**Page**
— Start —

Went through the list of Free File sites that claim they can handle foreign addresses, and noted the age restrictions. Tried with FileYourTaxes.com, which claims they will take anyone aged 16 - 69, but on their site they claim you must have AGI of $9,000 to $57,000, which lets me out. (The way the forms get prepared, my AGI is the total of my interest income - the part I can't exclude with the FEIE.)

So then I went to TaxSlayer, which las no age restrictions noted. They, however, will only free file a 1040EZ - which lets out claiming the FEIE (you have to file a "long form" 1040 to take the FEIE).

Next choice, I decided to check out TaxAct, even though the IRS listing claims that they have age limits (i.e. 18 to 57), and I fall outside that limit. However, on the TaxAct website, there is no mention of any age limits. The site is quite a bit easier to use (IMO) than the TurboTax site, though every few screens, there are offers to "upgrade" to one of their paying services for particular types of assistance or information. (You can just click "no, thanks" and keep on going.)

The big excitement, though, is that on the screen that asks for name and SSN or ITIN for your spouse, TaxAct has a box to check that says "my spouse is an NRA and doesn't need a SSN or ITIN" - click that, and away you go.

Have gotten up to the point where the next step is to click on "e-file my taxes" but I am not quite ready to do that yet. It does, however, look as if I may actually be able to e-file this year. 

Stay tuned - and do share your experiences, if you have tried or are trying to e-file using the free file sites for 2012.
Cheers,
Bev


----------



## Bevdeforges

*There's good news and bad news.*

OK, I have both good news and bad news on the e-filing from overseas front.

— End —

**Data extract**
— Start —

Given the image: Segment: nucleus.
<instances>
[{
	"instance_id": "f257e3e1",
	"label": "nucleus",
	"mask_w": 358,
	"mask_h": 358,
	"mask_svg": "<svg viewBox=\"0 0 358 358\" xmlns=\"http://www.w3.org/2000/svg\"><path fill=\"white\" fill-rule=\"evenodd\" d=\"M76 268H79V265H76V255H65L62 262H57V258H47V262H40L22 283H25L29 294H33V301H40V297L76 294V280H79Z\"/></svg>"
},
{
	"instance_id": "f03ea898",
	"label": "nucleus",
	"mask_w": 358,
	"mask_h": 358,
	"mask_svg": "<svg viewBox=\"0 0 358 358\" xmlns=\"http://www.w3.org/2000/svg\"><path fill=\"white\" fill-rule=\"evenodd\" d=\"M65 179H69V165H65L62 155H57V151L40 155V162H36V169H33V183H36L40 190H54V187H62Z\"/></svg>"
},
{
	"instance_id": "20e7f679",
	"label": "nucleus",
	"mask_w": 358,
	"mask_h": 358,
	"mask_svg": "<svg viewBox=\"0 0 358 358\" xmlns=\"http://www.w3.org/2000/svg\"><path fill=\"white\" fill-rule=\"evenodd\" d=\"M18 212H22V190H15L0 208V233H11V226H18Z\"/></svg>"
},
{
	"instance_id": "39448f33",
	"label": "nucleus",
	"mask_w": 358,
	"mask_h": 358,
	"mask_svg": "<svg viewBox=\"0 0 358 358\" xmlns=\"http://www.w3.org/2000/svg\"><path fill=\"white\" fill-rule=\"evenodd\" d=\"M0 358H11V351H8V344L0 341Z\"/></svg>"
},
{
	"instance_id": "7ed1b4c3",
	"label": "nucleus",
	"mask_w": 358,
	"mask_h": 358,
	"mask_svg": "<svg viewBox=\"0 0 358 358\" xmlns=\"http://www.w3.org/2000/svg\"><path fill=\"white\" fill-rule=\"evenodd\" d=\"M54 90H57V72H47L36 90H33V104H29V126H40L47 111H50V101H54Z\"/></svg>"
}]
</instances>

— End —

Carry on the forum thread on e-filing taxes from overseas from its last line, in the same voice. The records are separate material and have no connection to the forum thread on e-filing taxes from overseas.

**Expected answer**
The good news is that TaxAct actually will allow you to free-file with almost no restrictions. They claim that they will allow you to file any form that can be e-filed. The questionnaire is pretty simple and certainly produces what I thought was a nicely done return.

I e-filed this morning - and by the end of the day I had an e-mail back saying that the IRS had rejected my e-filing because I was filing as "married filing separately" but had not filled in the name and social security number or ITIN for my spouse. TaxAct correctly notes the NRA spouse on the form, but the IRS e-filing system can't (or won't) accept any non-numeric characters in that SSN field.

So, I took advantage of the TaxAct option to just print out the returns to mail in (and filled in "NRA" in the SSN boxes by hand). TaxAct also sets up the FBAR forms for you - though you have to print those out. They can't be e-filed through the TaxAct site.

For those of you simply located overseas, without an NRA spouse, it looks like TaxAct should work pretty nicely for you. (And just forget about the age restrictions for TaxAct that are listed on the IRS website. There are no age restrictions on the TaxAct site itself.)

If anyone else has experience with any of the other free file sites, we'd love to hear how things went - positive or negative.
Cheers,
Bev


----------



## PaulJustSouth

*To Zip or Not to Zip*

After 20 years outside the US and two previous years' unsuccessful e-attemps, I'm trying electronic filing again. Using Free File Fillable Forms with a non-USA address, I got the same error - 601ERRV:17, CustHdr_11, supposedly a zip code error. I read all your helpful attempts and tried a few patches myself. After several tries that returned the same error, I used a variation of that tried by av11127. In the Form 1040:

City = Nairobi 
State = no entry (picked from the pull-down)
Zip = my 5-digit *foreign *postal code
Foreign country = Kenya
Foreign postal code *(left blank)*

Seems there's no trouble with Zip in the Form 2555. I did not have a 1099-R. My spouse has a US SSN.

But will the IRS accept the form? Hmmm.... I'll let you know in 24-48 hours...
Regards,
Paul


----------



## Bevdeforges

The issue with the Free File Fillable forms is supposed to involve how your report your foreign earned income. But let us know how you get on.
Cheers,
Bev


----------



## PaulJustSouth

But, alas, although FreeFile Fillable Forms accepted my filing, the IRS did not. The FFFForms people sent me an e-mail saying that the "XML data has failed schema validation" on both the 1040 and 2555. There is a Helps and FAQ file but the instructions don't actually help anything. As you suggest, the problem may be in the way I am obliged to report my FEIE. It has always worked with stamps, so that's what we'll do!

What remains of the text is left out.